== SOURCE PASSAGE ==

Hanart TZ Gallery, Hong Kong
Brazil, São Paulo, São Paulo Biennale 1994, p. 25
China, Macau, Contemporary Art Centre of Macau, FUTUROE Chinese Contemporary Art, 2000, p. 33
Brazil, São Paulo, Museu de Arte de Brasília, China- Contemporary Art, 2002, p. 84
France, Angers, L' Abbaye du Ronceray and Angers Museum, Propaganda, de Mao à Coca-Cola, 2003, p. 18
Portugal, Lisbon, Culturgest Galleries 1 and 2, Contemporary Chinese Art, Subversion and Poetry, 2003, p. 49
France, Beziers, Espace Culturel Paul Riquet, Et Moi, Et Moi Et Moi...Portraits Chinois, 11 Jun - 18 July 2004, pp. 5 and 29
John Clark ed., Chinese Art at the End of the Millennium, New Art Media, Hong Kong, 2000, p. 62
Christine Buci-Glucksmann ed., Modernités Chinoises, Skira, France, 2003, p. 38
Karen Smith, Nine Lives – The Birth of Avant-Garde Art in New China, Scalo, Zurich, 2005, p. 246
Karen Smith, Nine Lives - The Birth of Avant-Garde Art in New China - The Updated Edition, AW Asia, New York, 2008, p. 256
The beginnings of Li Shan's Rouge Series can be traced back to as early as 1988, with the earliest works from this series comprised of disembodied white heads, encircling clusters of Li's iconic lotus flowers and tendrils. The title of the works refer to the red face paint often seen in a theatrical context on members of Chinese opera troupes, but in Li's paintings they suggest an ambiguity of sexes, a confusion which inherently transgresses societal norms in China. In his artist statement, Li explains his artistic choices: "My use of sex derives from my interaction with society. I am not trying to educe a moral evaluation of sex per se within our culture or to pass comment upon the relationship of sex to moral values. I am motivated by the delicate balance that exists between perversity and power. This is the rational behind the Rouge Series...Power must have an object over which to wield its strength." The overt, sexual gestures evident in this series carry a symbolism that reaches beyond the taboo of sex and sexuality, alluding perhaps to the impotence of society post-Tiananmen or what critic, Leng Lin, calls "spiritual confusion" in China.
Li Shan has been considered to be at the forefront of the emergence of Political Pop within Chinese contemporary art during the mid- 1990s. But unlike his contemporaries in the Political Pop movement, Li was born almost a decade earlier in 1942. His personal experiences and ideological perspectives have influenced him in a way which allows him to be included in this movement, but also allows his oeuvre to be truly singular. Li's oeuvre is an exceptional reflection of the paradoxical relationship between Mao and his legacy with the generation who endured the full force of the Cultural Revolution. While it is easy for Western eyes to shove Li's canvases into one "style" or "movement," many graced with the iconic face of Mao, the true complexity and intricacy of this relationship cannot simply be conceded to one, deterministic label. Li, himself, asserts:
"Call it personal history. In 1989, I felt able to look back at this time [growing up under Mao]. This is why, for me, Mao is a cultural symbol and not a political one. I derived so much from that time, from that period of history. I would have been nowhere without Mao."

===
== GIVEN RECORDS ==

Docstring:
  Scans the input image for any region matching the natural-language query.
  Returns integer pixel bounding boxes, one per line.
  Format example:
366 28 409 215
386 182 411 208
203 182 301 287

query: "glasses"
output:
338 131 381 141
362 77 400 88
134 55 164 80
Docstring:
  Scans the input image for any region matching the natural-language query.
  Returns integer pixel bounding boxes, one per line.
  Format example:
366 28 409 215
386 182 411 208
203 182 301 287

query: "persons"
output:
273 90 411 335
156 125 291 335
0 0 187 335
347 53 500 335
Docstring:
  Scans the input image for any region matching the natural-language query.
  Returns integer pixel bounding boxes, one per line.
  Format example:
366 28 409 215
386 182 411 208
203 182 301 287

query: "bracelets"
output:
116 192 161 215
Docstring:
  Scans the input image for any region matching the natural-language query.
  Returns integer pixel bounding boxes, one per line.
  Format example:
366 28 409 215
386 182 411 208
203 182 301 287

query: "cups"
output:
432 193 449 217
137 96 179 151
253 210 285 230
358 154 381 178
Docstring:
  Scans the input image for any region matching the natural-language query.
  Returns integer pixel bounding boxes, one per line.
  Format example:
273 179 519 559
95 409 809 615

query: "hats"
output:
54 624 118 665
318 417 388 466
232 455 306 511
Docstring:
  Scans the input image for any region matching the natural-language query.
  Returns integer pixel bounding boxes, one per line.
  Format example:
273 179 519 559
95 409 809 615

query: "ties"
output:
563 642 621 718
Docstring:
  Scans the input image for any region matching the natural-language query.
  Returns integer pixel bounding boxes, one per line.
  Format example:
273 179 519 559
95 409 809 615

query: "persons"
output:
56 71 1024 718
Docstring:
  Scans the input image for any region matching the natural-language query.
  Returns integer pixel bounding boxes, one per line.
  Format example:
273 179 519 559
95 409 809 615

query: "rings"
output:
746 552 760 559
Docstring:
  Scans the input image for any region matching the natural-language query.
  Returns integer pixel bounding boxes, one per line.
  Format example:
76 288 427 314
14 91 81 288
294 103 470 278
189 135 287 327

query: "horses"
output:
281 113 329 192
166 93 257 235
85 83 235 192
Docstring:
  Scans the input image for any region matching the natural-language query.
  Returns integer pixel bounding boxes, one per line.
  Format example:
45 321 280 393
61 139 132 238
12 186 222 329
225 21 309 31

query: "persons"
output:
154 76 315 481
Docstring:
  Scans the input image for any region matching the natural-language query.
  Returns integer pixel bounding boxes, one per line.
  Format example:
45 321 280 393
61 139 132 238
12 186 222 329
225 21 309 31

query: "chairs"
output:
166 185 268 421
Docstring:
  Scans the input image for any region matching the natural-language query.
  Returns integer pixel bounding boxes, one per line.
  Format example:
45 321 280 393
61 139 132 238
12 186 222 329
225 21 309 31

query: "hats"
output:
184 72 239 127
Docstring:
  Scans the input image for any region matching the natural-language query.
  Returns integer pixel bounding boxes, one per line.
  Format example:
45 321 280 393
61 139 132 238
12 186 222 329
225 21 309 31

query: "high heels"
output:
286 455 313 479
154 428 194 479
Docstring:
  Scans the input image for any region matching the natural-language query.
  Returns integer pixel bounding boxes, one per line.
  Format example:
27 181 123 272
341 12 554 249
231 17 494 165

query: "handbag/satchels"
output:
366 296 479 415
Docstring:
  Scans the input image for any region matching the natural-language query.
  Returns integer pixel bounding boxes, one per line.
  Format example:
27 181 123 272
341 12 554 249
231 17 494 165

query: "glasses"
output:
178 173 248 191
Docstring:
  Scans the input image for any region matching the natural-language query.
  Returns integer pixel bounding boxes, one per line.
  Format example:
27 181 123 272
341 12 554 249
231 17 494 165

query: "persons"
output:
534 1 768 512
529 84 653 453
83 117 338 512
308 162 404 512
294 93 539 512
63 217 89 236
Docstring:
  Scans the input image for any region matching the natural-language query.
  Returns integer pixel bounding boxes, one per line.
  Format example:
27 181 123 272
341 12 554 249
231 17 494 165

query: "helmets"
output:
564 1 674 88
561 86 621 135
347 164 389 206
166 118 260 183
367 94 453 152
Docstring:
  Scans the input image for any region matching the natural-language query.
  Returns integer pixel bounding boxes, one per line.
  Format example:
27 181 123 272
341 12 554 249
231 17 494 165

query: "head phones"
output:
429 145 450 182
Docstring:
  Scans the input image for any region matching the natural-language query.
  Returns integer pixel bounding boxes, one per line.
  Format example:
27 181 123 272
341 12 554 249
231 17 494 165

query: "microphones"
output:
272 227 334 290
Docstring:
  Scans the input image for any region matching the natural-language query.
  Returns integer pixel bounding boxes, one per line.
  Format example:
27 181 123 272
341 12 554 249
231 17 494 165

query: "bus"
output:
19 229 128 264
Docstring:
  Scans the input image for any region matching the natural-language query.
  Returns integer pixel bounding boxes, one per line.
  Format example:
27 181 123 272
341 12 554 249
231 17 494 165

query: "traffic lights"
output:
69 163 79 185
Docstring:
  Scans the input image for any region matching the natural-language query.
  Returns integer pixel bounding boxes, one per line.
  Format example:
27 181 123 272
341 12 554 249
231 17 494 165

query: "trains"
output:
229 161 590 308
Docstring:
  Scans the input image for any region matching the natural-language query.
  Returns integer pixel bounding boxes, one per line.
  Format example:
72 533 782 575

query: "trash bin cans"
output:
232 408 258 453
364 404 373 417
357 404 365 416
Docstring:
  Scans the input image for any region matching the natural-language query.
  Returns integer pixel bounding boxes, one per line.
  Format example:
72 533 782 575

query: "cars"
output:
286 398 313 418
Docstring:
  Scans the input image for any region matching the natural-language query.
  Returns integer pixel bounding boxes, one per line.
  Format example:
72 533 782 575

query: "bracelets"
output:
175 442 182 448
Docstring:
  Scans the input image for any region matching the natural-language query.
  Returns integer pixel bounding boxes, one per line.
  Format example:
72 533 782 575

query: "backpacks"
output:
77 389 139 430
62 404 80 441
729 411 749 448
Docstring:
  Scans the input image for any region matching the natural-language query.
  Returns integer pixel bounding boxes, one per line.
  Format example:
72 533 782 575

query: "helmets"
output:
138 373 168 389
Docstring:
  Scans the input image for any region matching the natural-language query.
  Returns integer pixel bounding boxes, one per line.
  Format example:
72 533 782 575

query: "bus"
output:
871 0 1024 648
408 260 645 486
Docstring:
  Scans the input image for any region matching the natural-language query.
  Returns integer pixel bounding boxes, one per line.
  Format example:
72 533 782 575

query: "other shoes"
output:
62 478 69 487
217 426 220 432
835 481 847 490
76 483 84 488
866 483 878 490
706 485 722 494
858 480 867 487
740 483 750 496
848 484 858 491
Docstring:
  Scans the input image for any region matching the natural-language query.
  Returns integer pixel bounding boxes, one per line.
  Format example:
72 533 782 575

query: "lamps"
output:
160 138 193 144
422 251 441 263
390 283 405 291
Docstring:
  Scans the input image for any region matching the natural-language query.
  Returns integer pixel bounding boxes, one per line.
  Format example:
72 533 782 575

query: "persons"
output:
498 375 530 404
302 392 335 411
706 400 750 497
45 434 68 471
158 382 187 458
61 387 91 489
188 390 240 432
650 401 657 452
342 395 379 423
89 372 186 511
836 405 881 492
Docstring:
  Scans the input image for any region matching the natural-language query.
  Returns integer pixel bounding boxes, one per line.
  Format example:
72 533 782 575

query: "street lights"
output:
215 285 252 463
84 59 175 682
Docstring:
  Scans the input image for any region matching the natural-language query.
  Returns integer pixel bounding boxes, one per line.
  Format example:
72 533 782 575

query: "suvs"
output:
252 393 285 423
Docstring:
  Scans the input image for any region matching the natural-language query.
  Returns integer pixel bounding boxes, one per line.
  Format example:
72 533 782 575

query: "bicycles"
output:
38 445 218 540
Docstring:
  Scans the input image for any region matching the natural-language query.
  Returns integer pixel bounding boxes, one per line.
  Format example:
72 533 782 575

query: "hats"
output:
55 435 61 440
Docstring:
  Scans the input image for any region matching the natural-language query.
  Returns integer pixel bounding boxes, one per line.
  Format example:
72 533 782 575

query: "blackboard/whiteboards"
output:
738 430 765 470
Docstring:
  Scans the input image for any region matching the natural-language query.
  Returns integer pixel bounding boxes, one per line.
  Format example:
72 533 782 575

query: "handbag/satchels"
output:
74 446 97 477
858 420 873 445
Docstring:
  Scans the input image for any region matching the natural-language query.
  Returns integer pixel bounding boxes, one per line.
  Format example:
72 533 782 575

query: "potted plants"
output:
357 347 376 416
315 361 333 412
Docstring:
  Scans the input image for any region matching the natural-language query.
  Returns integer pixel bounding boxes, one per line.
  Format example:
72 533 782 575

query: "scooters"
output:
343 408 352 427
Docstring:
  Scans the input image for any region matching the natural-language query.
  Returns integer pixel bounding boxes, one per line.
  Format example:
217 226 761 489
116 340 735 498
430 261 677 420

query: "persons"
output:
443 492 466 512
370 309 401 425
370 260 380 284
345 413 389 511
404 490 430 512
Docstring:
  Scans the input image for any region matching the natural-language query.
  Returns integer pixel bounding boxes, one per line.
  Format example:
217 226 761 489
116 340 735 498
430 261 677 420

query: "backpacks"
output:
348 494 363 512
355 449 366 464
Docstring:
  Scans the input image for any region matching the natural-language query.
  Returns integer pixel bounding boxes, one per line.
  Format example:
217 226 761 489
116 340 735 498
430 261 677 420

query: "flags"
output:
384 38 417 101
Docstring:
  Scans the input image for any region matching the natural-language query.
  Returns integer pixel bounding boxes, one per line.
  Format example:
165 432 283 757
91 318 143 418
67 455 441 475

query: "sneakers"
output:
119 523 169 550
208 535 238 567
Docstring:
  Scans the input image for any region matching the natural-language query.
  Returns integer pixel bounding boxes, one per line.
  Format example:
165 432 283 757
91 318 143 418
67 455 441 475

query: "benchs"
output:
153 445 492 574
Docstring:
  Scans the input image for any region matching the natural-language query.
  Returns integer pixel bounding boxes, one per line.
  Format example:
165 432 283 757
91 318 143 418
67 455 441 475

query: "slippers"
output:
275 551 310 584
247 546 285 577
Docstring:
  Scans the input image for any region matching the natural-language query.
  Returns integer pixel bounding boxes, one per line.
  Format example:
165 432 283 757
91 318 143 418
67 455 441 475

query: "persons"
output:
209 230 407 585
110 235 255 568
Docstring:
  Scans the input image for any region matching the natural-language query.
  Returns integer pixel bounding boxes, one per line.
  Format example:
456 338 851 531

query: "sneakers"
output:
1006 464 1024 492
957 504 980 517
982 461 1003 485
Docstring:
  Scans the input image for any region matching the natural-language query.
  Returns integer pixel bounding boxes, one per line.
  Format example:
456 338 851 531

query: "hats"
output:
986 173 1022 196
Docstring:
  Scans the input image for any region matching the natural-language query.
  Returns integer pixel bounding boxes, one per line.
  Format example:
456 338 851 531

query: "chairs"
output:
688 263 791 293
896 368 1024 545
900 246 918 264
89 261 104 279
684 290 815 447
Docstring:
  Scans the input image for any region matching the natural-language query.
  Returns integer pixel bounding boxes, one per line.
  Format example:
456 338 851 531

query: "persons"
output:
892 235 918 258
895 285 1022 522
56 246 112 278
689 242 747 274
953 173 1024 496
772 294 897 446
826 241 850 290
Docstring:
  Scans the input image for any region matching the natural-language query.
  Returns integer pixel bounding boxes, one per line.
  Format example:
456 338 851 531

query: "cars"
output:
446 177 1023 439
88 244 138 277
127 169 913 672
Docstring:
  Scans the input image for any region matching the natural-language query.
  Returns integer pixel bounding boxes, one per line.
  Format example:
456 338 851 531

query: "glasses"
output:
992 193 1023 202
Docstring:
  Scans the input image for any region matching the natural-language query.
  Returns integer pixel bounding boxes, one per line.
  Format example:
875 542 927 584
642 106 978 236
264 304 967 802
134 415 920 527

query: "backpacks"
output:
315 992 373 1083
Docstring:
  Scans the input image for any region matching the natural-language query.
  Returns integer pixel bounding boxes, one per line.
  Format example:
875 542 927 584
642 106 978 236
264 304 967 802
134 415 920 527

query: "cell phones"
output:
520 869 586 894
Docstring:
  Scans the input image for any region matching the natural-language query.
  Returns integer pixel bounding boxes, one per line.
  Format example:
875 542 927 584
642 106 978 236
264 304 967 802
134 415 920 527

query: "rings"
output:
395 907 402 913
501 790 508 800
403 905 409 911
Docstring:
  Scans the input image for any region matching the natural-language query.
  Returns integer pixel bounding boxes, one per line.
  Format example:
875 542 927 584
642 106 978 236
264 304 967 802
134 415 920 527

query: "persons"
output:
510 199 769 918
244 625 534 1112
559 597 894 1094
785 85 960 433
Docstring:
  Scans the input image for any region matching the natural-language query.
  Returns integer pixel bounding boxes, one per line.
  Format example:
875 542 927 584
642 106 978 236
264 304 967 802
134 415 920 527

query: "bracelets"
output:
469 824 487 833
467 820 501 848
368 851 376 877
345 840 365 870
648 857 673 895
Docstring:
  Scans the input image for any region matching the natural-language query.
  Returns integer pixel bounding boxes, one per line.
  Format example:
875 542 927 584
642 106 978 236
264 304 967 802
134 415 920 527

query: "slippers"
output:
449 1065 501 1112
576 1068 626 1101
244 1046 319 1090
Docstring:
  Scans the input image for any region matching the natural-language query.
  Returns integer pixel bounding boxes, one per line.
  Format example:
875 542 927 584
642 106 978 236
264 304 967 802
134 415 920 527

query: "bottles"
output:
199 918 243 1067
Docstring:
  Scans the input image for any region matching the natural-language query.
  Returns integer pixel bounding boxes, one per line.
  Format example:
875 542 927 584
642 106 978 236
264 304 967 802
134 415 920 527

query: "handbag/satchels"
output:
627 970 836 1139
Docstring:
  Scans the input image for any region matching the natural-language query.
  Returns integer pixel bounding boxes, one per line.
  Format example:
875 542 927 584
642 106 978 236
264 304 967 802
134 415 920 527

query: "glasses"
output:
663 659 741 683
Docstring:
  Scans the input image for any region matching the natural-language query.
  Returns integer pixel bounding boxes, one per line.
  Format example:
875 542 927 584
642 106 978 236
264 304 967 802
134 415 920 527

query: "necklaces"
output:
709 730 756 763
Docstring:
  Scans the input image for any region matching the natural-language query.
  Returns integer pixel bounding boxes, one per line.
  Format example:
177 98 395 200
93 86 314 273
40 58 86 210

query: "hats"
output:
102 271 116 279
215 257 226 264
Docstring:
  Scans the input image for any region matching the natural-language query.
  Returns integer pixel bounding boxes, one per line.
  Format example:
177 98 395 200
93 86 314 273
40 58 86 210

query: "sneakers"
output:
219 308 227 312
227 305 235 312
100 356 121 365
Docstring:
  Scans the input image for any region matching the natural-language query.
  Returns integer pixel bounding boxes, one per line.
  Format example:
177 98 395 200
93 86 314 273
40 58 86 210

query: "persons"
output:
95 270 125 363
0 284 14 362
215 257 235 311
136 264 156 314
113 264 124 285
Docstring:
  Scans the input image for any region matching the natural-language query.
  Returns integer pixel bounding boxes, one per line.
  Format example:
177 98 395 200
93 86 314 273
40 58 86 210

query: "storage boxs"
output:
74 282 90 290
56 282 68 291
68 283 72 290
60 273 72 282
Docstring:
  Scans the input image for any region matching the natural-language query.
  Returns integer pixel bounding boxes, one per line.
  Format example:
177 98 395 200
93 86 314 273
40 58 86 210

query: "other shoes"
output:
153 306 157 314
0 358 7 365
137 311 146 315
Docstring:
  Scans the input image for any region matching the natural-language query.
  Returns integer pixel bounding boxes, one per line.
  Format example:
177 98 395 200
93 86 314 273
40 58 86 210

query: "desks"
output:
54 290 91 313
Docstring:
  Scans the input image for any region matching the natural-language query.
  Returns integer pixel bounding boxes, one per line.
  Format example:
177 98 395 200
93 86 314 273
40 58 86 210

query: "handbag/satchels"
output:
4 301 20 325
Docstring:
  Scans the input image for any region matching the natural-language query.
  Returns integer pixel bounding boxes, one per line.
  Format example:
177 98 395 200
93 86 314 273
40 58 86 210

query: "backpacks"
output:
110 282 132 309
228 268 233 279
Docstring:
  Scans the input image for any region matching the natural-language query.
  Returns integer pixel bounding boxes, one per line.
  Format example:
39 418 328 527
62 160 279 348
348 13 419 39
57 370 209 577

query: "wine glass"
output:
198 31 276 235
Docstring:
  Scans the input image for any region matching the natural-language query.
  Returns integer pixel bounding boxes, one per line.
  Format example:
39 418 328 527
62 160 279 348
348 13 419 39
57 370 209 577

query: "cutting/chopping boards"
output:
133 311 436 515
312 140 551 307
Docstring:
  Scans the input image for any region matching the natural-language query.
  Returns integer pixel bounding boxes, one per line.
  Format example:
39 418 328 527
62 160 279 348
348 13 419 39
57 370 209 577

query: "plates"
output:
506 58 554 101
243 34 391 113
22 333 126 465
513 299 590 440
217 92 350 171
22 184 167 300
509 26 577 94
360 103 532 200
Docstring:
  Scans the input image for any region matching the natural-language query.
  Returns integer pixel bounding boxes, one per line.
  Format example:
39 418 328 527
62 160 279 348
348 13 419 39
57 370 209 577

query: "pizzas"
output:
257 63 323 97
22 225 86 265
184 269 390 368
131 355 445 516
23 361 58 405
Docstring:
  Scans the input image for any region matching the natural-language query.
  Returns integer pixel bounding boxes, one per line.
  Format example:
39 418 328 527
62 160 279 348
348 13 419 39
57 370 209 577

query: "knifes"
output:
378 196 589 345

===

TASK STATEMENT
From the Li Shan entry above, list each reference that names an author or editor. Give the title and that person's name for each.

EXERCISE RESPONSE
- Chinese Art at the End of the Millennium, edited by John Clark
- Modernités Chinoises, edited by Christine Buci-Glucksmann
- Nine Lives – The Birth of Avant-Garde Art in New China, by Karen Smith
- Nine Lives - The Birth of Avant-Garde Art in New China - The Updated Edition, by Karen Smith